The chairman of the Congressional Joint Economic Committee warned that consumers and the economy face severe consequences unless action is taken to slow the pace of home foreclosures. Sen. Charles Schumer, a New York Democrat, said action was needed to address worsening conditions in mortgage markets, especially for subprime loans to less-credit-worthy borrowers.

Many economists are concerned about the credit logjam's potential drag on the economy and feel a cut in interest rates would help calm jittery financial markets.

The Federal Reserve cut its discount rate for emergency loans by 50 basis points on Friday and acknowledged it was ready to cut the funds rate if needed. On Wednesday, a Reuters poll of more than 100 U.S. and European economists showed that most are convinced the Fed will cut interest rates at its September 18 meeting because of the global credit squeeze.

Bair declined to comment on Countrywide Financial Corp (NYSE:CFC - News), the largest U.S. mortgage lender.
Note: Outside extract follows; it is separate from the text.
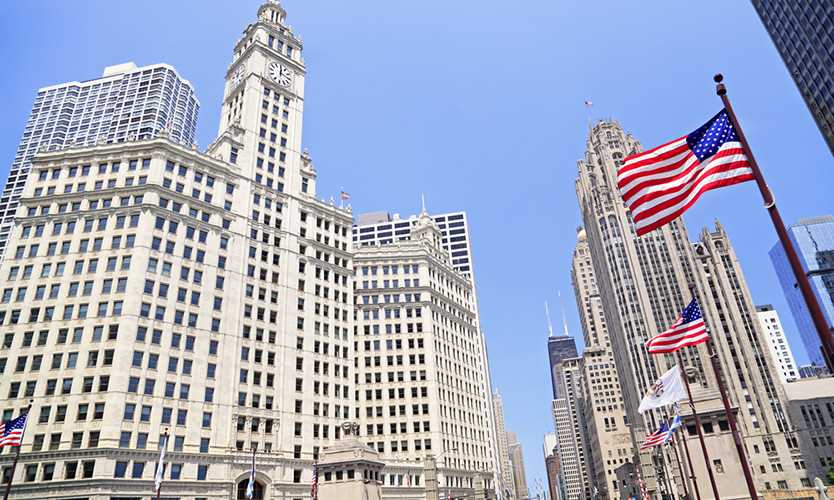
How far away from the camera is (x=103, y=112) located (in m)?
170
The company cut 500 jobs and at least two Wall Street analysts said the company could end up in bankruptcy if market conditions worsened. Late on Wednesday, Bank of America (NYSE:BAC - News) said it would invest $2 billion in Countrywide to help shore up its finances.

Industrywide, noncurrent home mortgage loans totaled $27.5 billion at the end of the second quarter. That was up 47 percent from a year ago and up 12.6 percent from the end of the first quarter, the FDIC said.

The FDIC said the number of "problem institutions" grew to 61 in the second quarter from 53 in the previous quarter, including an institution with assets of $10 billion. It did not identify those institutions.

U.S. banks saw second-quarter earnings fall 3.4 percent to $36.7 billion from $38 billion in the year-ago period, but marked their fourth-highest earnings quarter.

Bair said banks are generally well-capitalized and diversified to work through the market adjustments, but still face challenges ahead. "Under the circumstances, the industry's second-quarter earnings performance was very solid," she said.